::: RECORDS

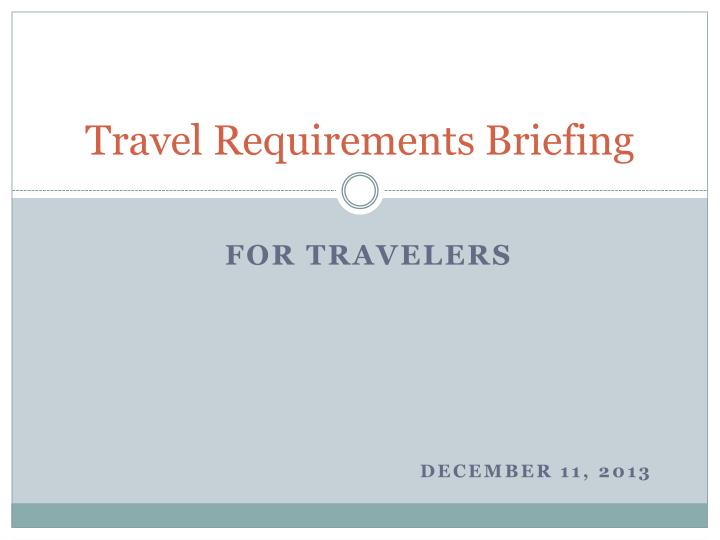 travel requirements briefing n.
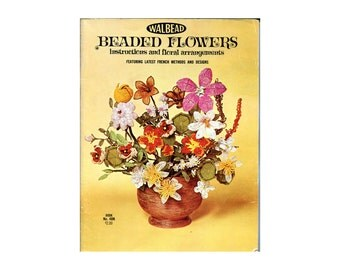 1960s Beaded Flowers Walbead Beading Craft Instruction Book Floral Arrangements Daisies Nasturtium Lilies Tulip Daffodil Sunflower How To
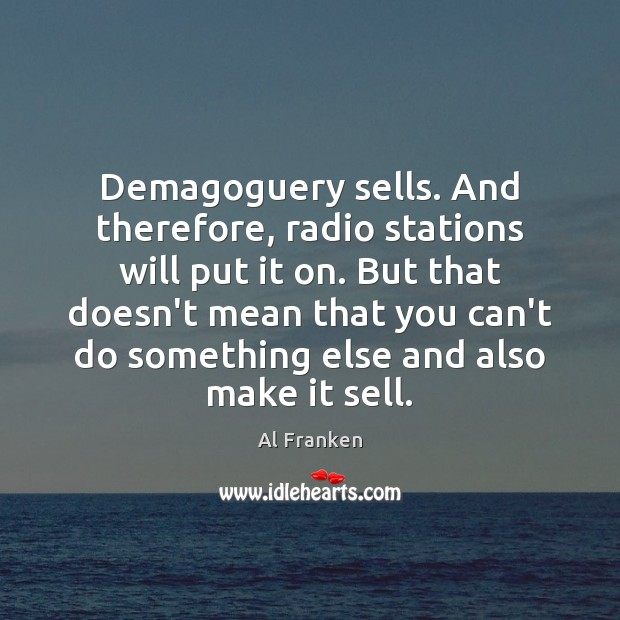 Demagoguery sells. And therefore, radio stations will put it on. But that Image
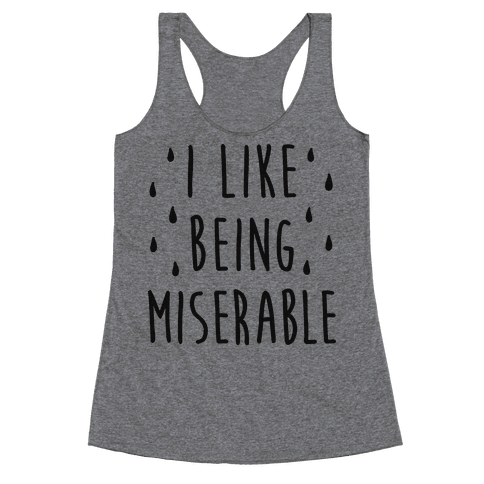 I Like Being Miserable Racerback Tank Top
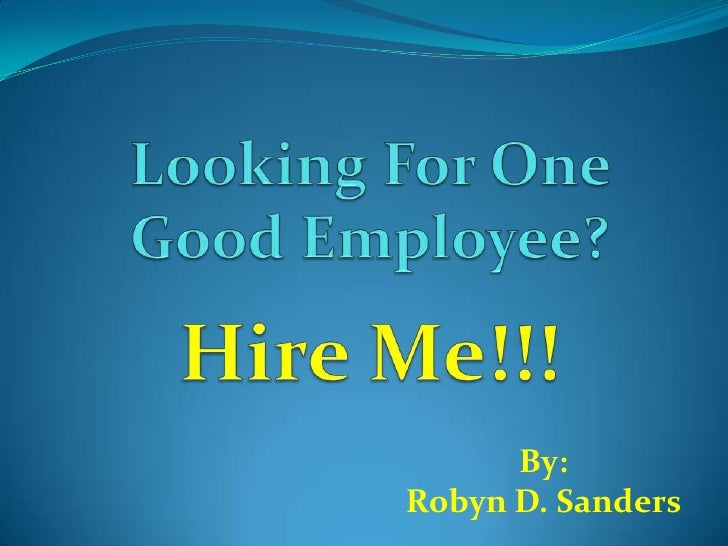 Looking For One Good Employee?Hire Me!!!<br />By:<br />Robyn D. Sanders   <br />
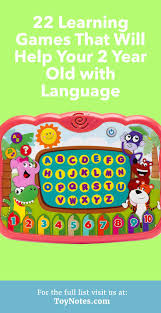 Our recommendations of the top games for two year olds, teaching them language skills 22 Learning Games That Will Help Your 2 Year Old with Language - Toy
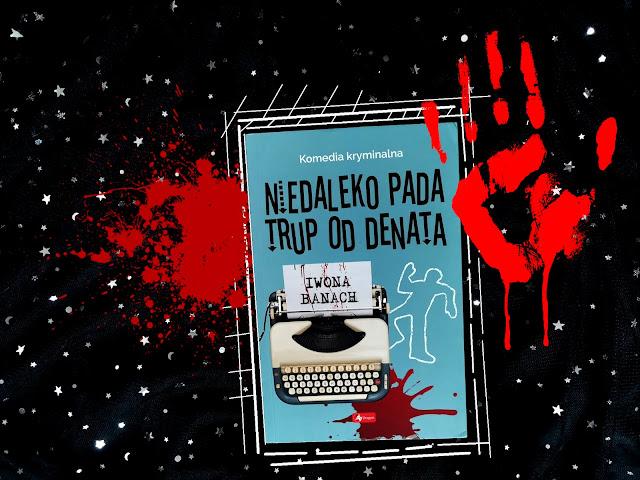 """Morderstwa z książkami w tle, czyli ,,Niedaleko pada trup od denata"""""""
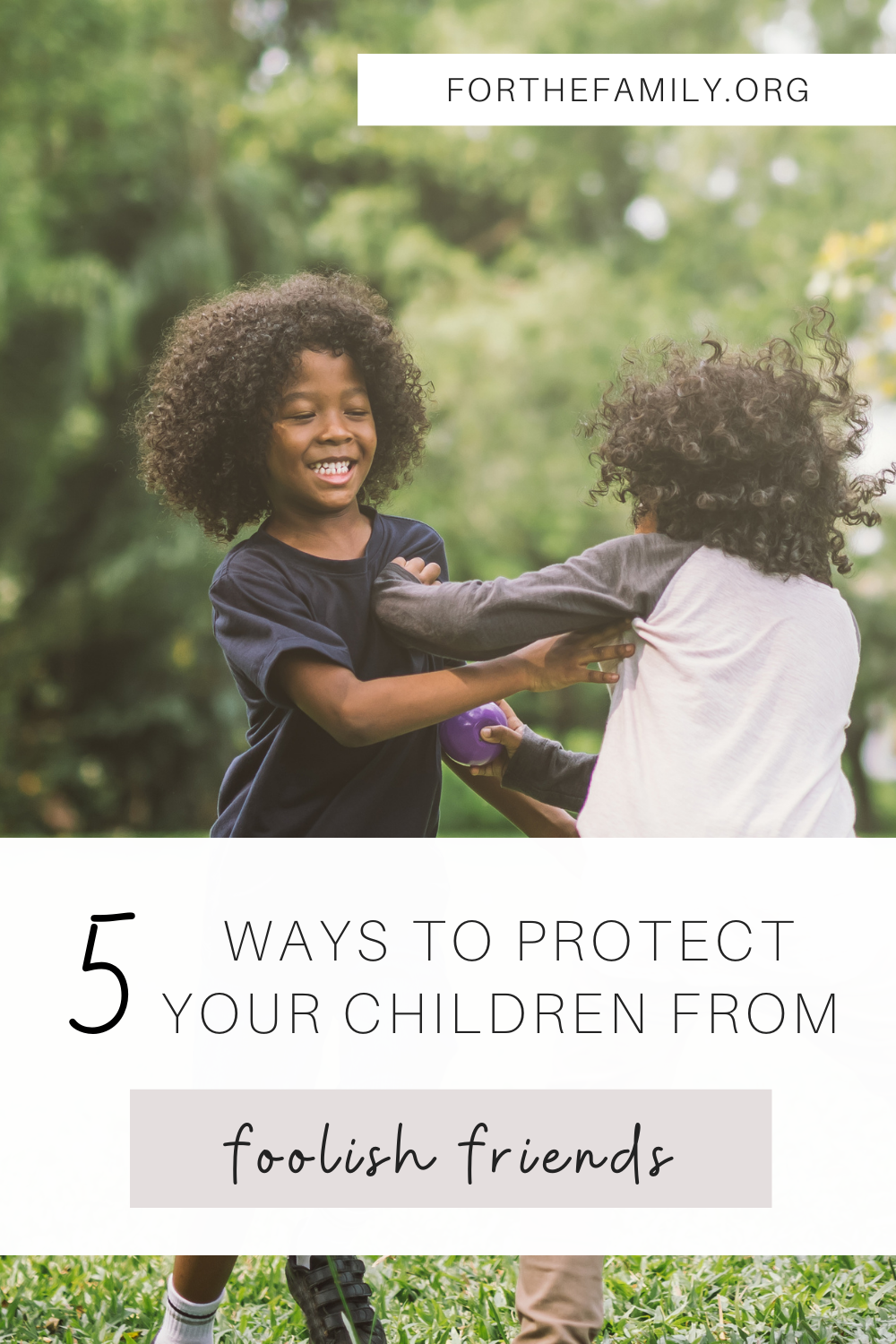 """""""5 Ways to protect your children from foolish friends"""" forthefamily.com"""
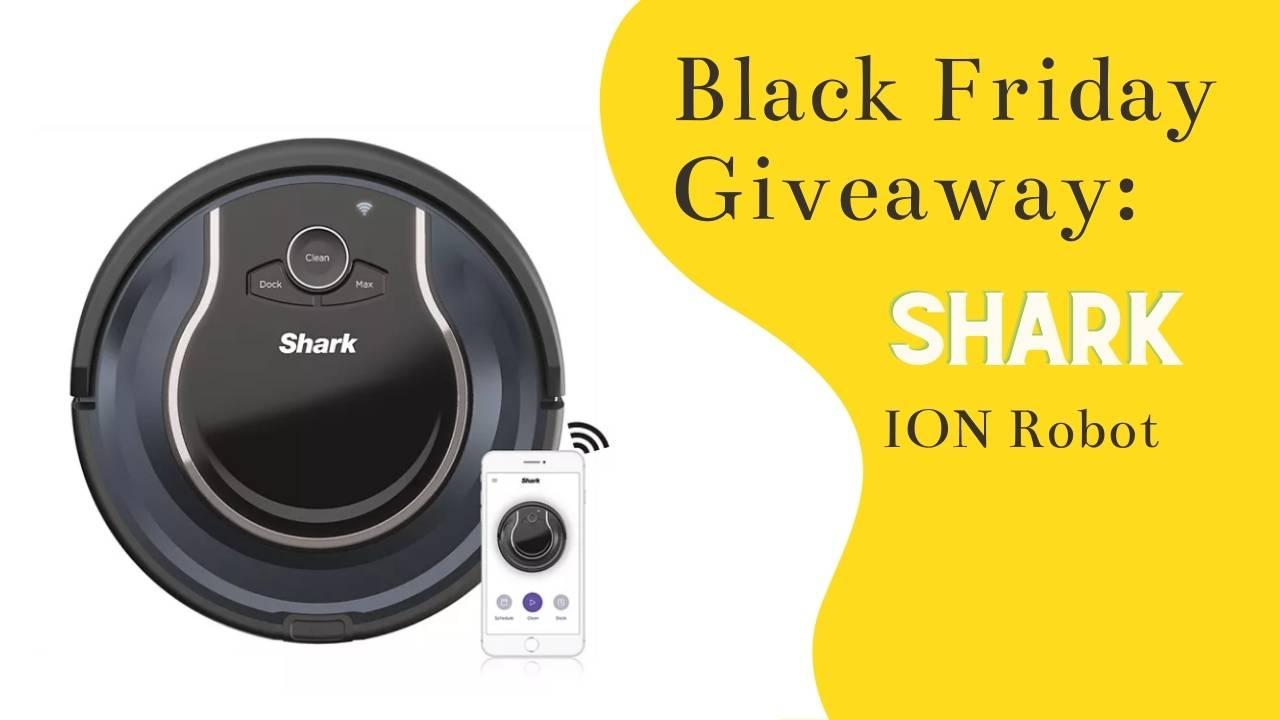 Black Friday Week Giveaway #8: Shark ION Robot Vacuum (1 Winner)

::::::

**ASSIGNMENT**
Output the full listing above exactly, excluding all pictures.

**WRITTEN RESPONSE**
 travel requirements briefing n.
 1960s Beaded Flowers Walbead Beading Craft Instruction Book Floral Arrangements Daisies Nasturtium Lilies Tulip Daffodil Sunflower How To
 Demagoguery sells. And therefore, radio stations will put it on. But that Image
 I Like Being Miserable Racerback Tank Top
 Looking For One Good Employee?Hire Me!!!<br />By:<br />Robyn D. Sanders   <br />
 Our recommendations of the top games for two year olds, teaching them language skills 22 Learning Games That Will Help Your 2 Year Old with Language - Toy
 """Morderstwa z książkami w tle, czyli ,,Niedaleko pada trup od denata"""""""
 """""""5 Ways to protect your children from foolish friends"""" forthefamily.com"""
 Black Friday Week Giveaway #8: Shark ION Robot Vacuum (1 Winner)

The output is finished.